In this article, we will learn how to split complex tasks into a series of simpler subtasks by chaining multiple prompts together. You might be wondering why would you split up a task into multiple prompts when you could achieve it with one prompt and Chain of Thought reasoning like we learned in the previous video. We’ve already shown that language models are very good at following complex instructions, especially the more advanced models like GPT-4.

So let me explain why we would do this with two analogies comparing Chain of Thought reasoning and chaining multiple prompts. The first analogy to compare the two is the difference between cooking a complex meal in one go versus cooking it in stages. Using one long complicated instruction can be like trying to cook a complex meal all at once, where you have to manage multiple ingredients, cooking techniques, and timings simultaneously. It can be challenging to keep track of everything and ensure that each component is cooked perfectly. Chaining prompts, on the other hand, is like cooking the meal in stages, where you focus on one component at a time, ensuring that each part is cooked correctly before moving on to the next. This approach breaks down the complexity of the task, making it easier to manage and reducing the likelihood of errors.

However, this approach might be unnecessary and overcomplicated for a very simple recipe. A slightly better analogy for the same thing is the difference between reading spaghetti code with everything in one long file and a simple modular program. The thing that can make spaghetti code bad and difficult to debug is ambiguity and complex dependencies between different parts of the logic. The same can be true of a complex single-step task submitted to a language model. Chaining prompts is a powerful strategy when you have a workflow where you can maintain the state of the system at any given point and take different actions depending on the current state. Each subtask contains only the instructions required for a single state of the task, which makes the system easier to manage, makes sure the model has all the information it needs to carry out a task, and reduces the likelihood of errors.
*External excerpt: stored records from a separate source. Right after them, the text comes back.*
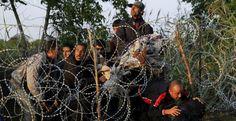 Vino y girasoles...: El negocio de la guerra hace a Europa responsable ...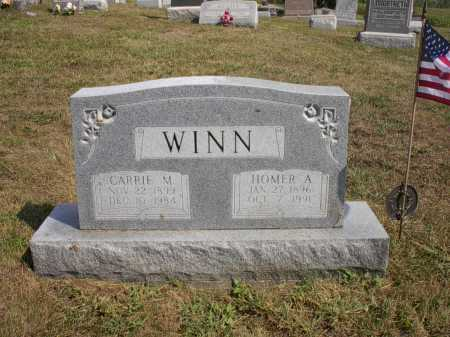 WINN, HOMER A. - Meigs County, Ohio | HOMER A. WINN - Ohio Gravestone Photos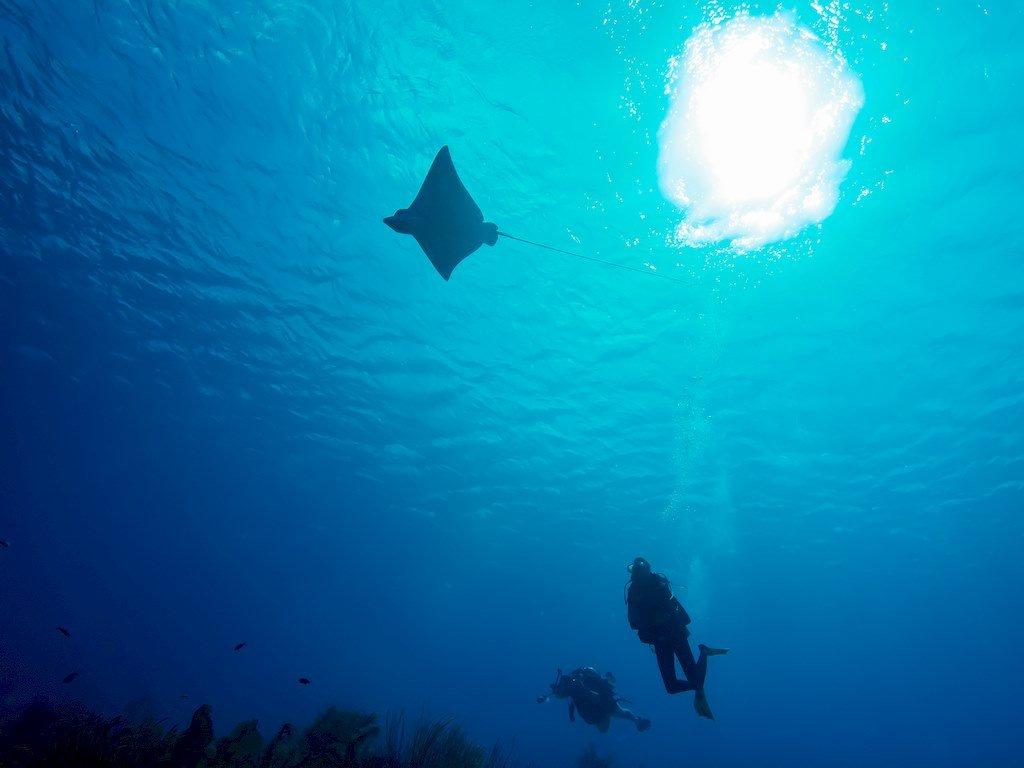 Plonger à Bonaire c'est découvrir une eau limpide et cristalline.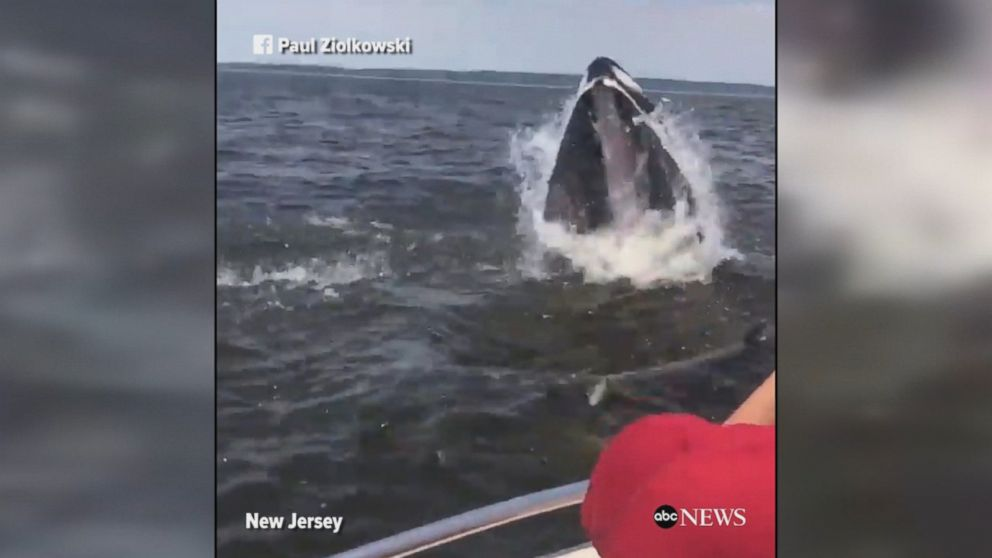 A humpback whale breached the water extremely close to a fishing boat off the coast of New Jersey.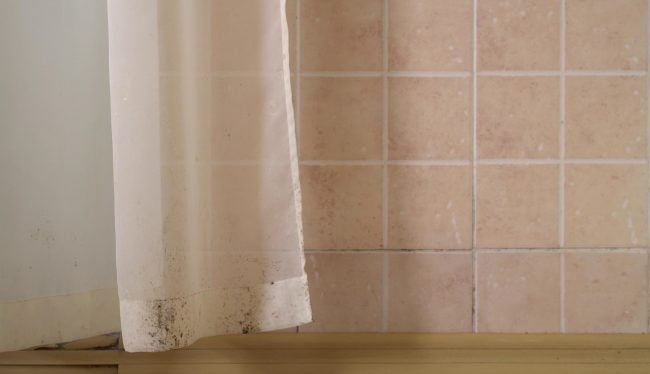 Common Types of Mold in Homes: Brown Mold on Textiles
This approach can also reduce costs since longer prompts with more tokens cost more to run, and outlining all steps might be unnecessary in some cases. Another benefit of this approach is that it is also easier to test which steps might be failing more often or to have a human in the loop at a specific step. So, to summarize, instead of describing a whole complex workflow in dozens of bullet points or several paragraphs in one prompt like in the previous video, it might be better to keep track of the state externally and then inject relevant instructions as needed.
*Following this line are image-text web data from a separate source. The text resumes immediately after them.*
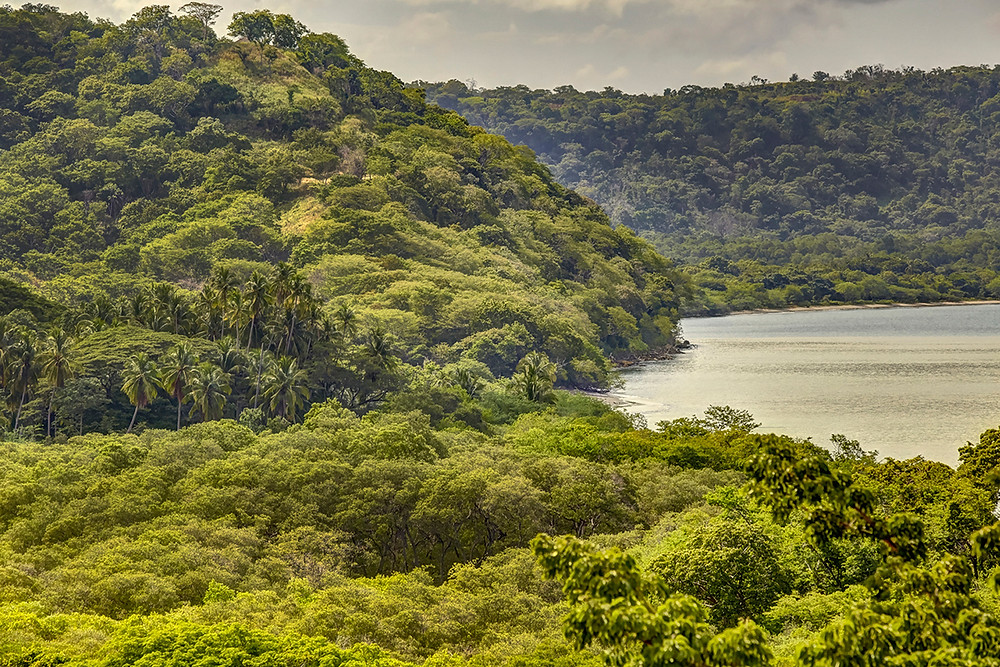 Explore Costa Rica with Beach Bum Vacations!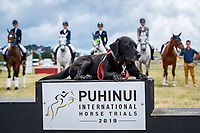 Podium Poser: during the Prizegiving for the Thompson Electrical CCN1*-L. 2019 NZL-Puhinui International Three Day Event. Puhinui Reserve. Auckland. Sunday 8 December. Copyright Photo: Libby Law Photography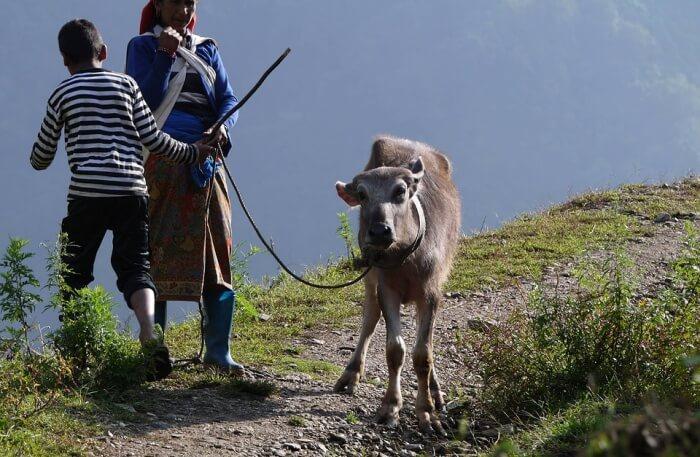 Rural lifestyle of Bhutan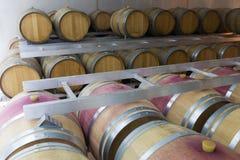 Fabbrica contemporanea del vino Fotografia Stock Libera da Diritti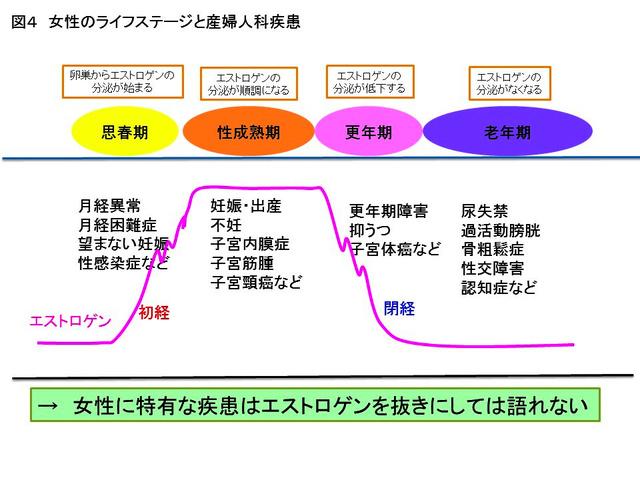 女性のライフステージと産婦人科疾患(弘前大学提供)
What makes a problem complex? In general, a problem is complex if there are many different instructions and potentially all of them could apply to any given situation. These are the cases where it could become hard for the model to reason about what to do. As you build with and interact with these models more, you’ll gain an intuition for when to use this strategy versus the previous one.
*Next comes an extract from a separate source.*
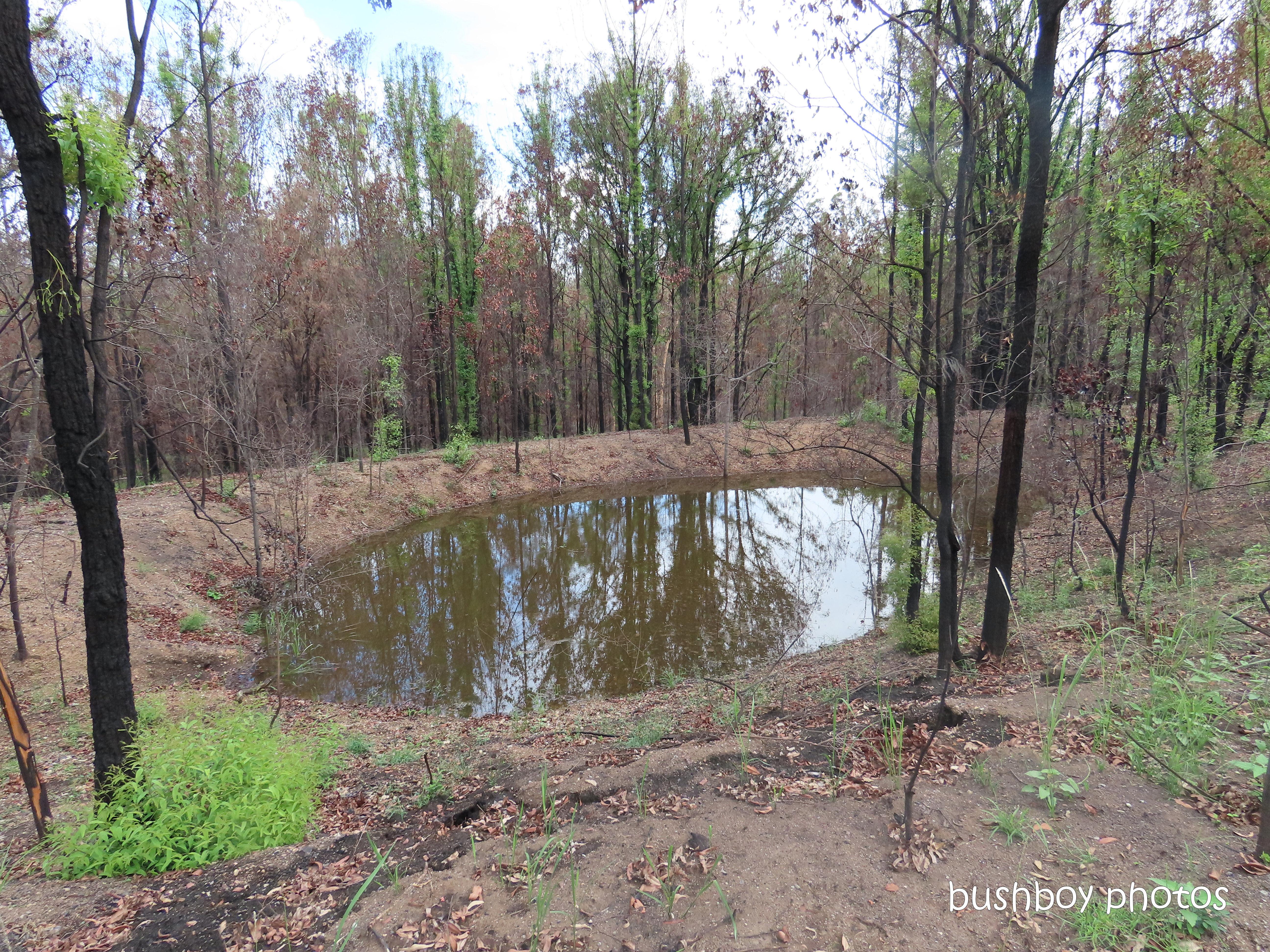 20200211_blog challenge_water water_small dam_wetland_home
One additional benefit that I didn’t mention yet is that it also allows the model to use external tools at certain points of the workflow if necessary. For example, it might decide to look something up in a product catalog, call an API, or search a knowledge base. Something that could not be achieved with a single prompt.

So, with that, let’s dive into an example. We’re going to use the same example as in the previous video, where we want to answer a customer’s question about a specific product. But this time, we’ll use more products and also break the steps down into a number of different prompts. We’ll use the same delimiter that we’ve been using in the previous videos, and let’s read through our system message and user message into the messages array.

Now, we want to look up some information about the products that the user mentioned. So, we need to have some kind of product catalog to look up this information from. We have our product information, and for each product, we have a couple of different fields: name, category, brand, warranty, and so on. We can use helper functions to look up product information by product name or to get all of the products for a certain category.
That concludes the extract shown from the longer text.